WHAT TO DO:
(1) According to the Otway Basin abstract, what do 3He/4He gas isotopic ratios of R/Ra > 1 indicate?
(2) Rewrite the Otway Basin abstract from "Degassing of magma" down to "of early carbonates.", renaming "Waarre Sandstone" as "Waarre Formation" throughout.
(3) Decide whether each statement agrees with the Otway Basin abstract, and support each yes or no with the deciding words quoted from it: (a) Five carbonates were identified in reservoir rock from CO2-rich gas accumulations. (b) The Waarre Sandstone shows positive mineralogical storage of CO2. (c) CO2 influx from the magmatic source was slow.

---------- EXCERPT PROVIDED

CARBON DIOXIDE AND CARBONATE CEMENTS IN THE OTWAY BASIN: IMPLICATIONS FOR GEOLOGICAL STORAGE OF CARBON DIOXIDE

Abstract

Understanding CO2 source and carbonate cements in natural gas accumulations is important for predicting the behaviour of anthropogenic CO2 in a reservoir system. The Otway Basin offers an excellent opportunity to examine late CO2-derived cements as an analogue for mineralogical storage of CO2. Understanding Otway Basin diagenesis and carbonate cement distribution is also of great significance to petroleum production in the region.

Elemental and textural examination of Otway Basin cements has identified five carbonates in reservoir rock from CO2-rich gas accumulations. These carbonates show an overall increase in Fe2+ and Mg2+ relative to the calcites in CO2-free reservoir rock, indicating cation derivation from CO2 interaction with labile minerals.

δ13C isotopes of 2.18‰ to -6.7‰ PDB from late carbonate cements in reservoirs containing CO2, confirm an inorganic CO2 origin. 3He/4He gas isotopic ratios of R/Ra > 1 indicate a predominantly mantle input for the CO2-rich accumulations.

Degassing of magma associated with Pleistocene to Recent volcanics is suggested as the dominant, CO2 source for the existing CO2 accumulations. CO2 influx from the magmatic source was rapid, and is the most analogous scenario to injection of anthropogenic CO2. Natural influx of CO2 and the opportunity for mineralisation of CO2 is variable, with CO2 dissolving some original carbonate and precipitation dependant on pH, ρCO2, and available cations. Positive mineralogical CO2 storage occurs in the Pretty Hill Formation, due to a higher content of labile lithic minerals, with ~36 kg/m3 of CO2 (~48 kg/m3 carbonate) stored in the Ladbroke Grove Field from the current CO2 phase. The Waarre Sandstone has negative mineralogical storage of CO2, with less carbonate than similar reservoir rock without CO2, and therefore more CO2 being released from dissolution of early carbonates.

--------------------
---------- DATA PROVIDED

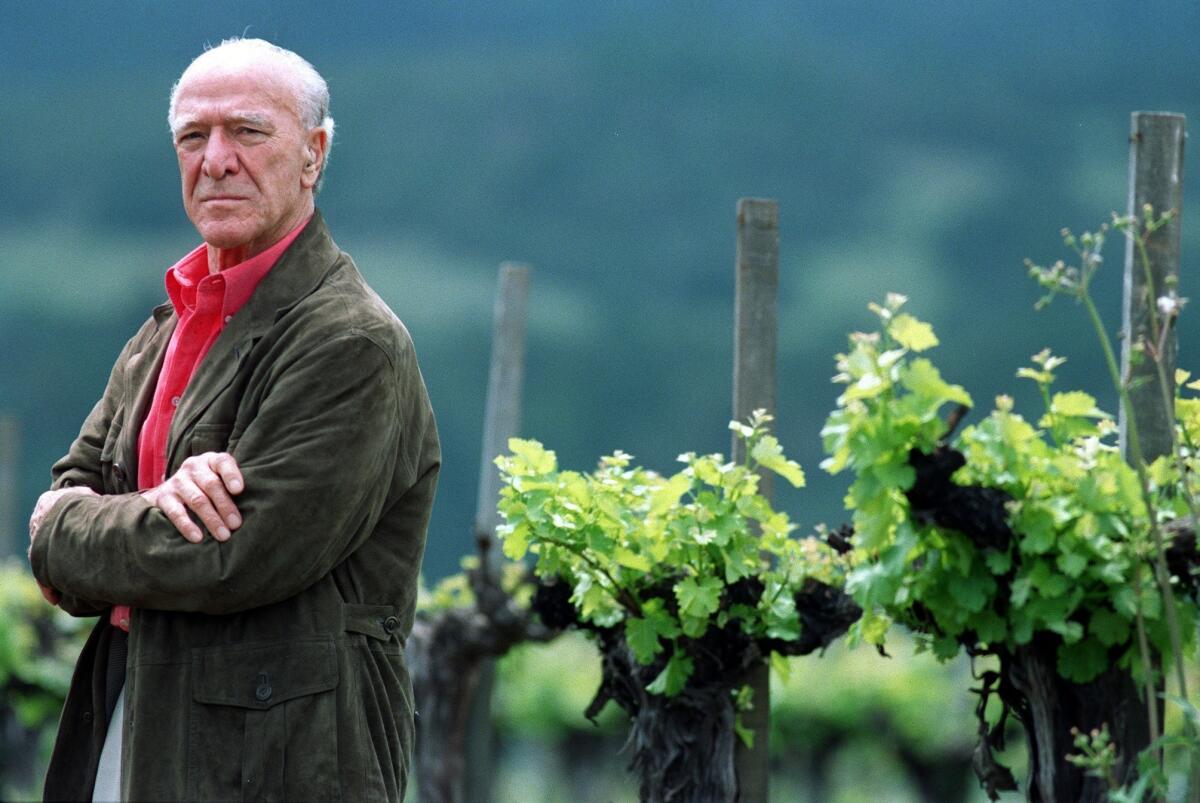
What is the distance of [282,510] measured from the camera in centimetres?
264

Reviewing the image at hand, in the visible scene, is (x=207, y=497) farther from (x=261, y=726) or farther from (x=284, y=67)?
(x=284, y=67)

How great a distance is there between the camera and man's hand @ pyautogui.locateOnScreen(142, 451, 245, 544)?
2658mm

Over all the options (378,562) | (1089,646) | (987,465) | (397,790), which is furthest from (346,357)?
(1089,646)

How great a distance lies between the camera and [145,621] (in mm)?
2779

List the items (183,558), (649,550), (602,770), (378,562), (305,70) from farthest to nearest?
(602,770) < (649,550) < (305,70) < (378,562) < (183,558)

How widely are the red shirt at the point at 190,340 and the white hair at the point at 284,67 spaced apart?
215 millimetres

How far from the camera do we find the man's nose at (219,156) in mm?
2916

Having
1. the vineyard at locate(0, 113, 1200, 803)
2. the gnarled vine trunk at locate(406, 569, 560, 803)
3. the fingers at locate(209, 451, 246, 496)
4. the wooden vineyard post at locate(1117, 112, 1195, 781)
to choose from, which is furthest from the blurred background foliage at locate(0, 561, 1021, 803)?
the fingers at locate(209, 451, 246, 496)

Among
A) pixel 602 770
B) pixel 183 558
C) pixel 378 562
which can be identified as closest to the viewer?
pixel 183 558

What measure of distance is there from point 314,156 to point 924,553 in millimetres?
1306

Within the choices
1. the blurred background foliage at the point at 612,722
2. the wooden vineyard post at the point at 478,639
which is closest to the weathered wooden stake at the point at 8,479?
the blurred background foliage at the point at 612,722

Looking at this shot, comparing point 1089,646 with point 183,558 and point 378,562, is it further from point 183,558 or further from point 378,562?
point 183,558

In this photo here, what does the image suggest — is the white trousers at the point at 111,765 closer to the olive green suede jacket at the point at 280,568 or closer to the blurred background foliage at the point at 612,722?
the olive green suede jacket at the point at 280,568

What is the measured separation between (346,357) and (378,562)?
366 mm
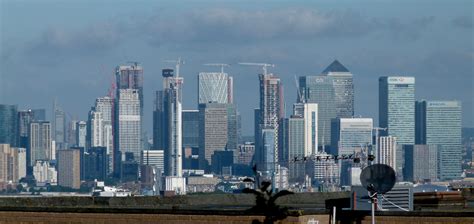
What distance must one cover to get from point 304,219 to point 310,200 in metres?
6.23

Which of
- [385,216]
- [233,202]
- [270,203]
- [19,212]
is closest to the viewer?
[270,203]

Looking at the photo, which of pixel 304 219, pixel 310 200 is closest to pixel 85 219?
pixel 304 219

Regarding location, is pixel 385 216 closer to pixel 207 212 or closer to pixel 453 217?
pixel 453 217

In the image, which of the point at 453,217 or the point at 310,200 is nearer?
the point at 453,217

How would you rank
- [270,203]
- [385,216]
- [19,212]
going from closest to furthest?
[270,203]
[385,216]
[19,212]

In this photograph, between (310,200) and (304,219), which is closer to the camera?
(304,219)

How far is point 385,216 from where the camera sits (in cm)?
1816

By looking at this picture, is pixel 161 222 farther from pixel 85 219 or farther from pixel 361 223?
pixel 361 223

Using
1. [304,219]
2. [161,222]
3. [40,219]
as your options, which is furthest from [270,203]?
[40,219]

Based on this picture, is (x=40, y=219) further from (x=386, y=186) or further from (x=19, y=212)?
(x=386, y=186)

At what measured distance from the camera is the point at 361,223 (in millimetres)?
18297

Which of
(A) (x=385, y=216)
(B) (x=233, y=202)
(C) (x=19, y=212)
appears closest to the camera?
(A) (x=385, y=216)

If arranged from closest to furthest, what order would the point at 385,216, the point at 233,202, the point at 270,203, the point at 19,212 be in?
the point at 270,203 → the point at 385,216 → the point at 19,212 → the point at 233,202

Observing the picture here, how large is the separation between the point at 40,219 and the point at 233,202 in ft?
14.3
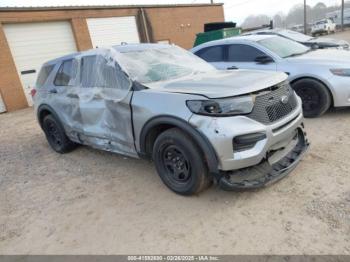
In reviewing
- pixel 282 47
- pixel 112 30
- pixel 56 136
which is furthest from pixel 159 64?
pixel 112 30

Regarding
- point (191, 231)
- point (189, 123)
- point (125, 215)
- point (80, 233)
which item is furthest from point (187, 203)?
point (80, 233)

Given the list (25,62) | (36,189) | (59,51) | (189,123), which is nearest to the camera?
(189,123)

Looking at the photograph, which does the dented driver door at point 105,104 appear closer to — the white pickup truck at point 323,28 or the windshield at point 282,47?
the windshield at point 282,47

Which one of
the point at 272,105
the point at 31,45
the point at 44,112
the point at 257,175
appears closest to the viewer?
the point at 257,175

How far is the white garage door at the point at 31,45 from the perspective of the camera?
12820 mm

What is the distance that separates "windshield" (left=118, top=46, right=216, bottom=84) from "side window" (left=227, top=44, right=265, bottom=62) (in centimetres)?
200

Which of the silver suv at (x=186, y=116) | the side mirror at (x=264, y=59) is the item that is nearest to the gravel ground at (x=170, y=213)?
the silver suv at (x=186, y=116)

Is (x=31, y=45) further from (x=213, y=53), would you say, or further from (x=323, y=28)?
(x=323, y=28)

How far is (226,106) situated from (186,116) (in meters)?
0.42

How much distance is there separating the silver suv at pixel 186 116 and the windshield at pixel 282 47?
2.30m

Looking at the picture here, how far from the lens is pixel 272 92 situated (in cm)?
338

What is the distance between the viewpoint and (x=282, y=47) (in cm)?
638

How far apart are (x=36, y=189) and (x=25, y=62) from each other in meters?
10.4

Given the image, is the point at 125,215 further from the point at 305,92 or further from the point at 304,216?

--------------------

EXPECTED OUTPUTS:
(1) They indicate a predominantly mantle input for the CO2-rich accumulations.

(2)
Degassing of magma associated with Pleistocene to Recent volcanics is suggested as the dominant, CO2 source for the existing CO2 accumulations. CO2 influx from the magmatic source was rapid, and is the most analogous scenario to injection of anthropogenic CO2. Natural influx of CO2 and the opportunity for mineralisation of CO2 is variable, with CO2 dissolving some original carbonate and precipitation dependant on pH, ρCO2, and available cations. Positive mineralogical CO2 storage occurs in the Pretty Hill Formation, due to a higher content of labile lithic minerals, with ~36 kg/m3 of CO2 (~48 kg/m3 carbonate) stored in the Ladbroke Grove Field from the current CO2 phase. The Waarre Formation has negative mineralogical storage of CO2, with less carbonate than similar reservoir rock without CO2, and therefore more CO2 being released from dissolution of early carbonates.

(3)
(a) Yes: "Elemental and textural examination of Otway Basin cements has identified five carbonates in reservoir rock from CO2-rich gas accumulations."
(b) No: "The Waarre Sandstone has negative mineralogical storage of CO2"
(c) No: "CO2 influx from the magmatic source was rapid"